I'm developing my own WinForms designer. It must be able to load existing custom form types. One of the issues I hit is forms without a default ctor: My code currently instantiates the form before it can load it into the designer, which requires a default ctor.
OTOH, VS2008 is able to load such forms. I believe it doesn't actually instantiate my form (as noted in this question): Even default ctors are not executed. And it doesn't truly execute InitializeComponent(). I just added a messagebox in that function and it doesn't show.
It looks like it dynamically mimic the custom form type and executes only parts of the code in InitializeComponent which it thinks is relevant.
Does anyone know where I can find more information regarding how the VS designer works.
TIA.
Note: I found this related question without satisfying answers
EDIT: Additional info: Steve points me to CodeDom, which is very insteresting. My problem though is that the types I need to load into my designer are already compiled instead of being available as source code. I can't find any way to apply CodeDom deserialization to compiled code.
Found this here:
The above is how Windows Forms designer in Visual Studio loads a form. If what you are looking for is a way to create an instance of a form that has no default constructor and still have access to the contained components/controls, I'm not aware of a solution.
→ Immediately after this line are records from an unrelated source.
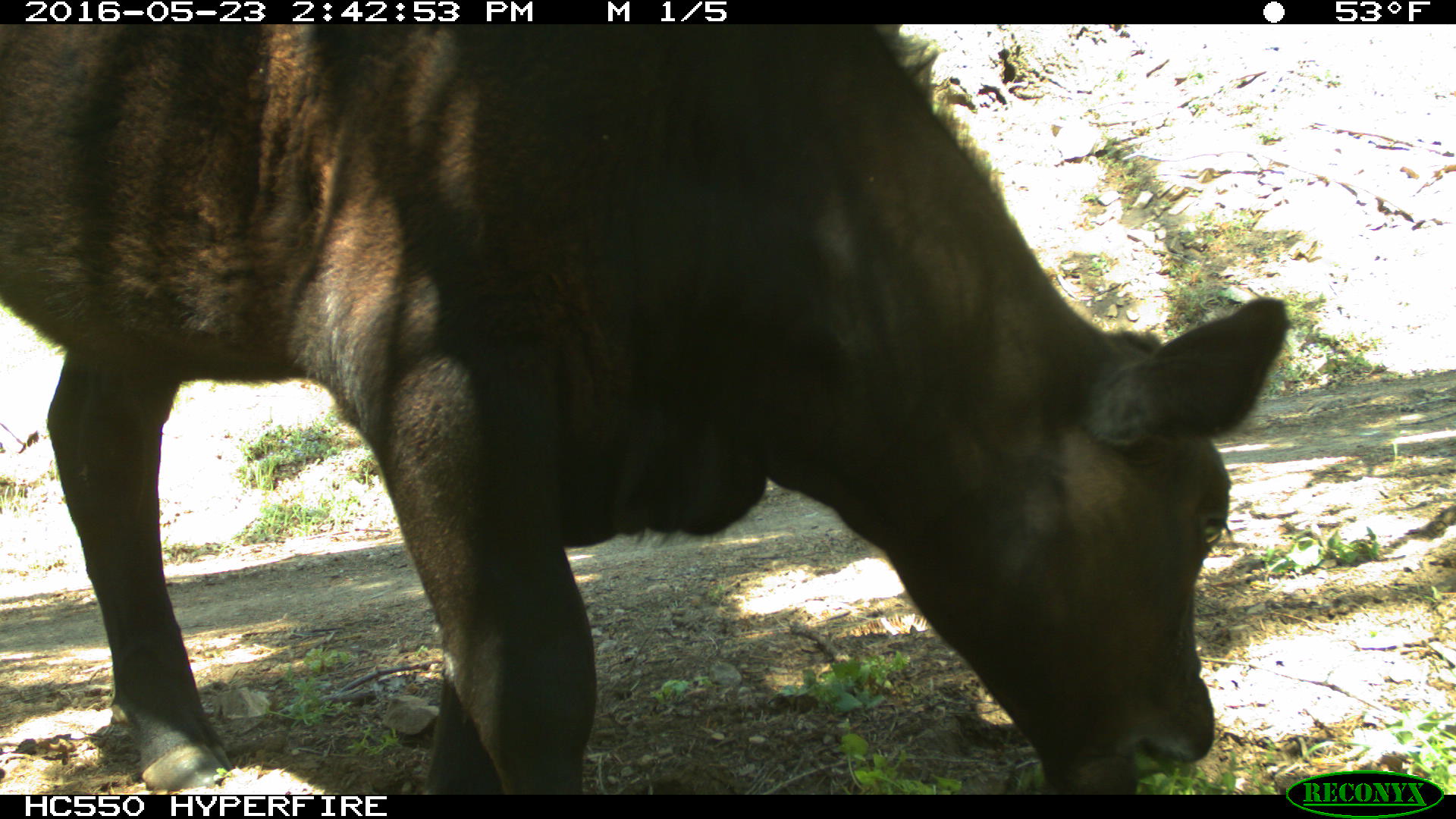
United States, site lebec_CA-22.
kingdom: Animalia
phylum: Chordata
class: Mammalia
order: Artiodactyla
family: Bovidae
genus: Bos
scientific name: Bos taurus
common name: domestic cow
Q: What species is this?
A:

The only method I'm aware of that allows you to bypass the lack of a default constructor is FormatterServices.GetUninitializedObject, but beware ...
I too have an app that requires instantiating compiled forms but have always used Activator.CreateInstance and required other developers to include, at the very least, a private default constructor if they want their form accessible in my app. Since we own the entire codebase and everyone is aware of the requirement, this isn't a problem and works out well for us.
As an addition to Steve's answer, if you add a new Windows Form to a project, but make it abstract, you can still open it in the designer. However, if you add another form, and have it derive from the first (abstract) form, you get an error when attempting to open the form in the designer.